Enunciado
Copie, do trecho sobre sofrimento e produtividade, a parte que se inicia com as palavras "Em geral, e" e se encerra com "perdemos o interesse.".

Trecho para leitura

Não, ninguém está salvando o mundo compartilhando as suas conquistas pessoais. Mas ninguém também está salvando o mundo cultivando e compartilhando suas frustrações e capitalizando com o sofrimento próprio e alheio.⁣

Em geral, e principalmente em quadros obsessivos, o sujeito neurótico tende a acreditar que pode realizar um grande feito sozinho se ele simplesmente se sacrificar o suficiente, se ele sofrer mais do que todos os outros. Essa é uma onipotência delirante e masoquista. E aí entramos em um buraco complicado de sair, bem pior do que a nossa casa.

Estamos criticando tanto a pressão por produtividade, pelas dicas que ajudam a hackear a vida e a quarentena, que agora o exagero também foi para o outro lado. A teoria kleiniana defende que quando não temos aquilo que desejamos, tentamos destruir isso no outro. É o recalque/inveja nos convidando a desvalorizar e ridicularizar o que o outro tem ou é — só para ver se perdemos o interesse.

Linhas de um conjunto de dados
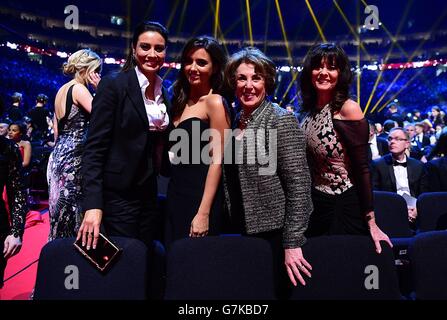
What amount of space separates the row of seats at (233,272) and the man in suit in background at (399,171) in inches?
83.9

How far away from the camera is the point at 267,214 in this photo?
1.71 m

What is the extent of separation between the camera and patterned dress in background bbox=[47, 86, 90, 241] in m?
2.30

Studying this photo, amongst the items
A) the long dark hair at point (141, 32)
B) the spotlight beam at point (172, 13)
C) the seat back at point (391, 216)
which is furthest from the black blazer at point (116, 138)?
the spotlight beam at point (172, 13)

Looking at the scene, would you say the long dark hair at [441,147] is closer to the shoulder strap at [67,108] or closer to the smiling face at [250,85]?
the smiling face at [250,85]

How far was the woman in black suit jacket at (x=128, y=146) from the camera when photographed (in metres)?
1.70

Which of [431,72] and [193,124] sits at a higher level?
[431,72]

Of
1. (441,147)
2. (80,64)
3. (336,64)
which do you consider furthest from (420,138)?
(80,64)

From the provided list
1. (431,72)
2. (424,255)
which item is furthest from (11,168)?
(431,72)

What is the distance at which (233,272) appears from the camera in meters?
1.69

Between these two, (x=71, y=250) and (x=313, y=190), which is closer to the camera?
(x=71, y=250)

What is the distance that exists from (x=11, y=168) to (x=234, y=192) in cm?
109

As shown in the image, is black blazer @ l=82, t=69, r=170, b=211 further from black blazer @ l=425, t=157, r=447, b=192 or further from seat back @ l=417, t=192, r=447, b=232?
black blazer @ l=425, t=157, r=447, b=192

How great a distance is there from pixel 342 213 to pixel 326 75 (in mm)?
706
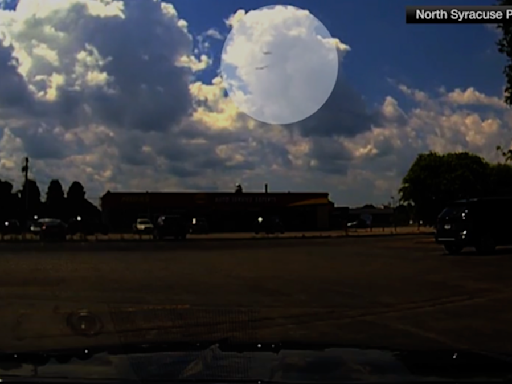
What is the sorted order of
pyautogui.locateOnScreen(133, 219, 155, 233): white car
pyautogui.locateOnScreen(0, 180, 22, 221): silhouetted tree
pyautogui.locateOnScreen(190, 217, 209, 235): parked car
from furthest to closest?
pyautogui.locateOnScreen(0, 180, 22, 221): silhouetted tree → pyautogui.locateOnScreen(190, 217, 209, 235): parked car → pyautogui.locateOnScreen(133, 219, 155, 233): white car

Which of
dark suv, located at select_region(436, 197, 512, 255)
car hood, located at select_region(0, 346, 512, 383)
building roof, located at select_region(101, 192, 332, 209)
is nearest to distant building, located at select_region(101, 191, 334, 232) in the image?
building roof, located at select_region(101, 192, 332, 209)

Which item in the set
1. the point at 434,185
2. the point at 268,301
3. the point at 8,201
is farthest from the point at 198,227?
the point at 268,301

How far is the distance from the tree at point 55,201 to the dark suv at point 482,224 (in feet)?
295

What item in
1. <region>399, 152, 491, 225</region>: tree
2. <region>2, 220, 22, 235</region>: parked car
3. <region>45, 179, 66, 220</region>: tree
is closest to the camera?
<region>399, 152, 491, 225</region>: tree

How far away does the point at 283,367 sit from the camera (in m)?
3.99

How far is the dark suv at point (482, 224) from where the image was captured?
27844 mm

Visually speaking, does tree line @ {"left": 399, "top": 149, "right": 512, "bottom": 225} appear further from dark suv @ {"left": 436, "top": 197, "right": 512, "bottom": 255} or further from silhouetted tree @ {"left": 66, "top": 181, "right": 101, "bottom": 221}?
silhouetted tree @ {"left": 66, "top": 181, "right": 101, "bottom": 221}

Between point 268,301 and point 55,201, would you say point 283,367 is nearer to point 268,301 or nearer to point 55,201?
point 268,301

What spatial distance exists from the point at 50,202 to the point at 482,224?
95.0 m

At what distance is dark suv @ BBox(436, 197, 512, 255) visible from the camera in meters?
27.8

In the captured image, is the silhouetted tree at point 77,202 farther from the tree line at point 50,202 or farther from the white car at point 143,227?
the white car at point 143,227

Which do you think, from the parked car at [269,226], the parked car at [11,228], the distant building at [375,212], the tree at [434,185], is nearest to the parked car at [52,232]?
the parked car at [11,228]

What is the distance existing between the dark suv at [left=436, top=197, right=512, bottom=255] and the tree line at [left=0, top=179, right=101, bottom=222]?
82.3 m

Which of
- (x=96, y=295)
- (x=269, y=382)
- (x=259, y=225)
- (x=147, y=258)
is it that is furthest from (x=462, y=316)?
(x=259, y=225)
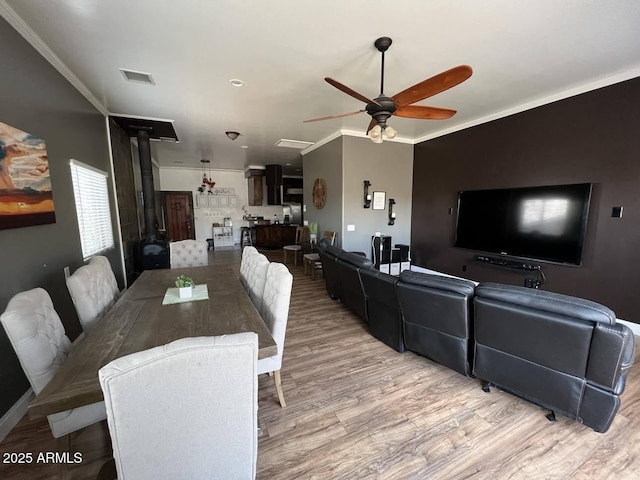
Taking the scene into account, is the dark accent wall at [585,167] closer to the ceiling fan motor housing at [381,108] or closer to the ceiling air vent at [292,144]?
the ceiling fan motor housing at [381,108]

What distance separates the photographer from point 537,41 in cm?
234

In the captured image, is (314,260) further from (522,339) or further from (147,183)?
(522,339)

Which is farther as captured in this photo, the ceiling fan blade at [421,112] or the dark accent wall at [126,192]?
the dark accent wall at [126,192]

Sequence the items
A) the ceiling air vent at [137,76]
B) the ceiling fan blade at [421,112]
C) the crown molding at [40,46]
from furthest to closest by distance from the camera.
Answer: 1. the ceiling air vent at [137,76]
2. the ceiling fan blade at [421,112]
3. the crown molding at [40,46]

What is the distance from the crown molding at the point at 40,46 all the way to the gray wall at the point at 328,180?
378cm

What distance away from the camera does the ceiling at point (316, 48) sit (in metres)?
1.95

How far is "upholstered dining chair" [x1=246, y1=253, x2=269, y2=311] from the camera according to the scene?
2.24 m

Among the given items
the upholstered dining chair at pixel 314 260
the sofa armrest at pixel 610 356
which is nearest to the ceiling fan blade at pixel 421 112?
the sofa armrest at pixel 610 356

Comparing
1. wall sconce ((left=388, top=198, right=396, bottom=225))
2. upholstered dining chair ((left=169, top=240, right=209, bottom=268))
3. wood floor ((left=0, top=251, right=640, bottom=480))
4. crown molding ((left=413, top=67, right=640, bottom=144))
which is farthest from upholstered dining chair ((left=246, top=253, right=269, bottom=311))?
crown molding ((left=413, top=67, right=640, bottom=144))

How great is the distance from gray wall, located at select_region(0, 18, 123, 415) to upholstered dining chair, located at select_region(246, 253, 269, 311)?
1658mm

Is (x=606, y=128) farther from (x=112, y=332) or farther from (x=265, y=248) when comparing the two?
(x=265, y=248)

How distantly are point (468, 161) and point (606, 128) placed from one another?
174cm

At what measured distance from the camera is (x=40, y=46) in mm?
2266

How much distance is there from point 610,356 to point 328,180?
188 inches
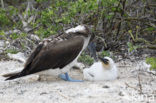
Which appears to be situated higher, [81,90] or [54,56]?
[54,56]

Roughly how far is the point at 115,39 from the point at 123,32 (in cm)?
21

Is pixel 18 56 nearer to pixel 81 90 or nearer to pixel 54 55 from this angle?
pixel 54 55

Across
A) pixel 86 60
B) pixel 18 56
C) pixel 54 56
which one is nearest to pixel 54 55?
pixel 54 56

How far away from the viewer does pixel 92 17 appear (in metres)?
5.56

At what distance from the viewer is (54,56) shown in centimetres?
413

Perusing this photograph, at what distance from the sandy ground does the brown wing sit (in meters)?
0.20

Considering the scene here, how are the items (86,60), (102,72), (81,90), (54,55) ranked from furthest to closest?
(86,60)
(102,72)
(54,55)
(81,90)

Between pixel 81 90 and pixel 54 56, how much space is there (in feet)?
2.25

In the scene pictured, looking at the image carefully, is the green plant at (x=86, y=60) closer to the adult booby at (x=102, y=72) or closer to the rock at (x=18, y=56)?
the adult booby at (x=102, y=72)

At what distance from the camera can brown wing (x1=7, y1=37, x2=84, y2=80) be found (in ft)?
13.4

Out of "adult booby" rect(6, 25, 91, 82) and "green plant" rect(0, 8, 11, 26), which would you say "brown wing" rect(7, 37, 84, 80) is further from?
"green plant" rect(0, 8, 11, 26)

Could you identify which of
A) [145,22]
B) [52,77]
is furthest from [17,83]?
[145,22]

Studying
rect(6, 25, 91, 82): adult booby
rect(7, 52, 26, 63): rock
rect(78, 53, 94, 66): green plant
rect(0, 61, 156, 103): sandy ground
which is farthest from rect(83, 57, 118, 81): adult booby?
rect(7, 52, 26, 63): rock

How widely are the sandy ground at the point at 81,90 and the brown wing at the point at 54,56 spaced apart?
0.66 ft
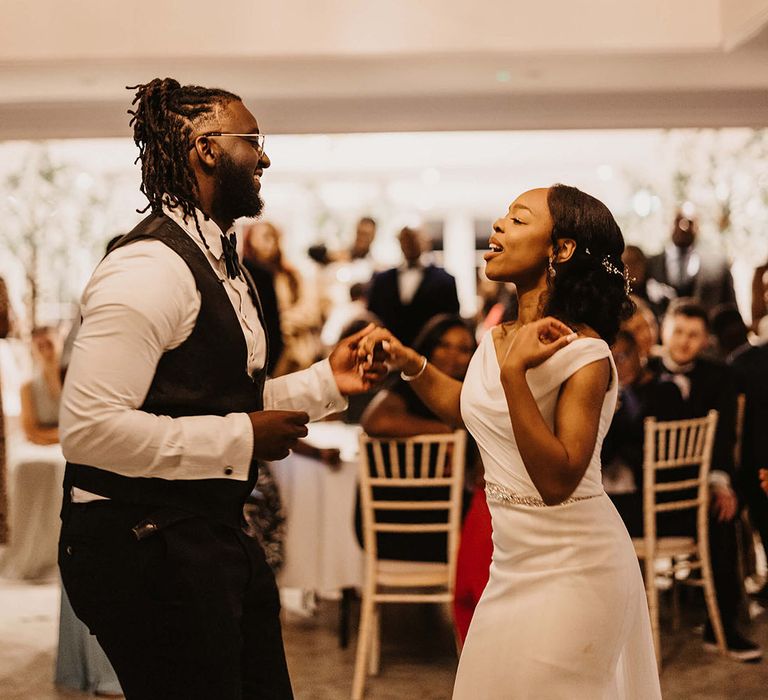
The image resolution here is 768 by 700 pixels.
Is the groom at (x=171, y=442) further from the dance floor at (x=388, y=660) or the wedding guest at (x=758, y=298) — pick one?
the wedding guest at (x=758, y=298)

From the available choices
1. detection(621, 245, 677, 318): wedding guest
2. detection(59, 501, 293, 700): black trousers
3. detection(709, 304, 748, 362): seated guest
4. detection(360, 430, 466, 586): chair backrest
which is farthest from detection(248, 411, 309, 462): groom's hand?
detection(621, 245, 677, 318): wedding guest

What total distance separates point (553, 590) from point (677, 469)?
2486mm

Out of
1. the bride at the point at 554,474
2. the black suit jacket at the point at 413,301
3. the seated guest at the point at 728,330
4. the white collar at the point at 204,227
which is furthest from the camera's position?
the black suit jacket at the point at 413,301

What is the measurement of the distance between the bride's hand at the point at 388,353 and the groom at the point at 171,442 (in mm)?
383

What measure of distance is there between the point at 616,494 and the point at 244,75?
8.60 feet

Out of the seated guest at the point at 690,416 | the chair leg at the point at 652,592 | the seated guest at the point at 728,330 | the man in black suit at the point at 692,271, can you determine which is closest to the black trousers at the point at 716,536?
the seated guest at the point at 690,416

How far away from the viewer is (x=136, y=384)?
1.65m

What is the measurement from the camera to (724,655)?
4293 mm

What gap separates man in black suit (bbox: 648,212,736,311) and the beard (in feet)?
17.3

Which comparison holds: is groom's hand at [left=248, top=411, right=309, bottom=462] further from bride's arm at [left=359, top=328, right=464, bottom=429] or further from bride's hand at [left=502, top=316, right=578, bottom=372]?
bride's arm at [left=359, top=328, right=464, bottom=429]

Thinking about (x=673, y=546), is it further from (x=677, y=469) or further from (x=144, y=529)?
(x=144, y=529)

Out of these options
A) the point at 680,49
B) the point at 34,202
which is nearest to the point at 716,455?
the point at 680,49

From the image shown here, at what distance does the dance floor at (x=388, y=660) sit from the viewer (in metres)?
3.92

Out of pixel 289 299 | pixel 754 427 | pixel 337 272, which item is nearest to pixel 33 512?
pixel 289 299
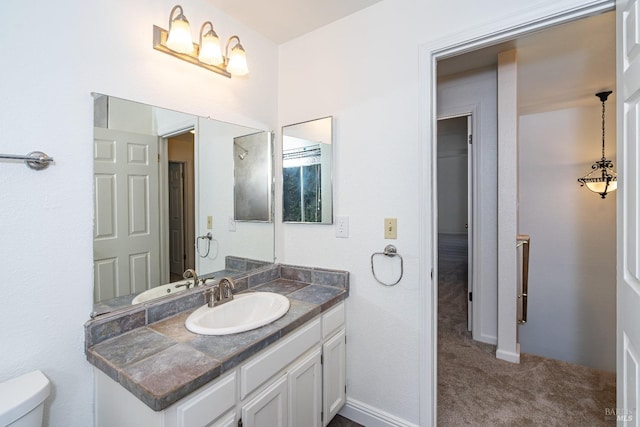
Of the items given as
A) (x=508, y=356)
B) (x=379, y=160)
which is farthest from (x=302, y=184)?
(x=508, y=356)

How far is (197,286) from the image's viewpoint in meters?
1.47

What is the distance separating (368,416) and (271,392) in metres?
0.83

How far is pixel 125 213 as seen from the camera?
122cm

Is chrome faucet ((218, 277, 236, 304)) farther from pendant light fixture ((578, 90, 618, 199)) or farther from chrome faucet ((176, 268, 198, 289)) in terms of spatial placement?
pendant light fixture ((578, 90, 618, 199))

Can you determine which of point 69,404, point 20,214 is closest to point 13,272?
point 20,214

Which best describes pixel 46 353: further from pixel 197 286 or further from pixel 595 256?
pixel 595 256

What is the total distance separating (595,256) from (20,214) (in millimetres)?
4551

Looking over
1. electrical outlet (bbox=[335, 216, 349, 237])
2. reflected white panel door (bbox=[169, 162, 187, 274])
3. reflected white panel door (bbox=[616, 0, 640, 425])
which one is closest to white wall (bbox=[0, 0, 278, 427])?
reflected white panel door (bbox=[169, 162, 187, 274])

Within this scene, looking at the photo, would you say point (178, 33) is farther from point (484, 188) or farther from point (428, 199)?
point (484, 188)

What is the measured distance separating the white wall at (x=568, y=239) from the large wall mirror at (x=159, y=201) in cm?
335

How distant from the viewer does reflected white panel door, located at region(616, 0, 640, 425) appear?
0.86 metres

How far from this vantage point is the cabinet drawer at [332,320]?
5.09ft

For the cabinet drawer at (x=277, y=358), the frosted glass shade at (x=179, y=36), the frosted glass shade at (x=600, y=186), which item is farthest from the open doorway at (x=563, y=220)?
the cabinet drawer at (x=277, y=358)

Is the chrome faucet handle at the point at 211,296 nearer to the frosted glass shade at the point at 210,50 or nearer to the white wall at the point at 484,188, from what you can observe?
the frosted glass shade at the point at 210,50
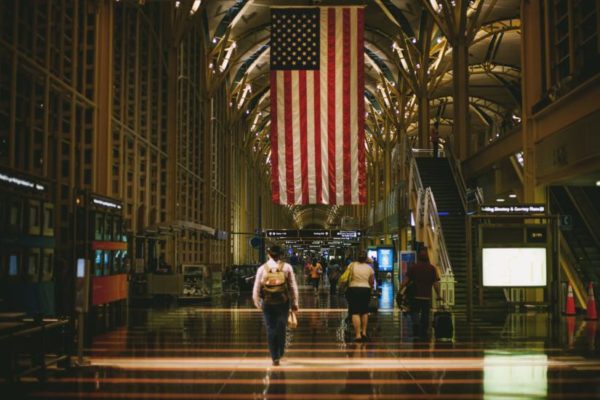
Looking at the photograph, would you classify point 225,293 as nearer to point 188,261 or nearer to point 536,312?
point 188,261

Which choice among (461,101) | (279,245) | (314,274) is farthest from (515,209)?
(314,274)

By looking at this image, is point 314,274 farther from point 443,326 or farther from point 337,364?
point 337,364

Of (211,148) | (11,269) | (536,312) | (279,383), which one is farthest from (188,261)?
(279,383)

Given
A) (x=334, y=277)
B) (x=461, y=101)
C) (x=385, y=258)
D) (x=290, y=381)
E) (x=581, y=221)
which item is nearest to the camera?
(x=290, y=381)

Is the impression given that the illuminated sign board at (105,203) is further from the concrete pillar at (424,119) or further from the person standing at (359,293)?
the concrete pillar at (424,119)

Resposta
Em geral, e principalmente em quadros obsessivos, o sujeito neurótico tende a acreditar que pode realizar um grande feito sozinho se ele simplesmente se sacrificar o suficiente, se ele sofrer mais do que todos os outros. Essa é uma onipotência delirante e masoquista. E aí entramos em um buraco complicado de sair, bem pior do que a nossa casa.

Estamos criticando tanto a pressão por produtividade, pelas dicas que ajudam a hackear a vida e a quarentena, que agora o exagero também foi para o outro lado. A teoria kleiniana defende que quando não temos aquilo que desejamos, tentamos destruir isso no outro. É o recalque/inveja nos convidando a desvalorizar e ridicularizar o que o outro tem ou é — só para ver se perdemos o interesse.